Undoubtedly each of these States has in view the circumstance that it subjects to its own income taxation the gains derived from the sale of federal securities, and it does not desire, in the absence of an applicable legislative restriction, to be deprived of that source of revenue as a corollary of a decision against the power of the Federal Government to tax the gains derived from the sale of state securities. The State of New York disavows any claim that "the tax in question has any appreciable tendency to burden its fiscal operations" or those of its municipalities. The State of Massachusetts contends that: "1. The non-discriminatory taxation of all gains derived from the use of business knowledge and of human ingenuity in dealings in intangible property can have no material effect to impair the ability of a government to issue its bonds and obligations, even if gains from the sale of such bonds are subjected to the tax. 2. The history of the exemption of state instrumentalities from Federal taxation and of the exemption of Federal instrumentalities from state taxation reveals that the doctrine of exemption has protected governmental obligations only from taxation of the principal amount of such obligations and of the stated interest upon such obligations."

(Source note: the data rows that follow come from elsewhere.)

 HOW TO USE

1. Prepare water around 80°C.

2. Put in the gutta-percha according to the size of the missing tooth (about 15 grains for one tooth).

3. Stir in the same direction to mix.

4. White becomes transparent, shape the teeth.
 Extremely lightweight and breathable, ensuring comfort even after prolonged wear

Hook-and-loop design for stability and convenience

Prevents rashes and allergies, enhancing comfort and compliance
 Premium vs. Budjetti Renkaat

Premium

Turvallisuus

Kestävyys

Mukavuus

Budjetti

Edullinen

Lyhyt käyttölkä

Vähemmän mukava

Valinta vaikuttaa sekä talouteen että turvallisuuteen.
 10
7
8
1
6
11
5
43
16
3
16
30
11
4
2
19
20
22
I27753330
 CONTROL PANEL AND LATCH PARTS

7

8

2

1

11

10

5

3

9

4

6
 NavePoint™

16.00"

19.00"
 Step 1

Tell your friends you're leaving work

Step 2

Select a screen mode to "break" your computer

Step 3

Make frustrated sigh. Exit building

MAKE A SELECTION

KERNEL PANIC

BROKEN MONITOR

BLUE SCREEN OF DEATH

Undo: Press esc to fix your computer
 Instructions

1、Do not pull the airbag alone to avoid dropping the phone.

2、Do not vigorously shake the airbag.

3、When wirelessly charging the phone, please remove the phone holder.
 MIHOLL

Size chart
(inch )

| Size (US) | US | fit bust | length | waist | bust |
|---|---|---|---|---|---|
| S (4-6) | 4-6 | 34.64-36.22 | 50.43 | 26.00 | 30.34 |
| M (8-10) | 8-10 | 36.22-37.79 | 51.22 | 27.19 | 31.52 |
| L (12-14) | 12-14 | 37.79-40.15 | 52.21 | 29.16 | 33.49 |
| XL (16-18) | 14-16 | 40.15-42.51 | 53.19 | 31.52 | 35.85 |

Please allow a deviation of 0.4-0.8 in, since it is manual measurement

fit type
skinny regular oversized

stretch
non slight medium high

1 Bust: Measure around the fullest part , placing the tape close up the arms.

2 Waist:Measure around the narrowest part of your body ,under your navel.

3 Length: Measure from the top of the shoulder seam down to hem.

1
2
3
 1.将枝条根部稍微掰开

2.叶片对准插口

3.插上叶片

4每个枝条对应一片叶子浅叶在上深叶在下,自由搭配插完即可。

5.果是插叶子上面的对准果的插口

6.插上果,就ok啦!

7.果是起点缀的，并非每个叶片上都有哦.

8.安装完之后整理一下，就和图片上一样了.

The history of income tax legislation is persuasive, if not controlling, upon the question of practical effect. Plummer v. Coler, supra, (pp. 137, 138). Before the power of the Congress to lay the excise tax in question can be denied in the view that it imposes a burden upon the States' borrowing power, it must appear that the burden is real, not imaginary; substantial, not negligible. We find no basis for that conclusion, nor any warrant for implying a constitutional restriction to defeat the tax.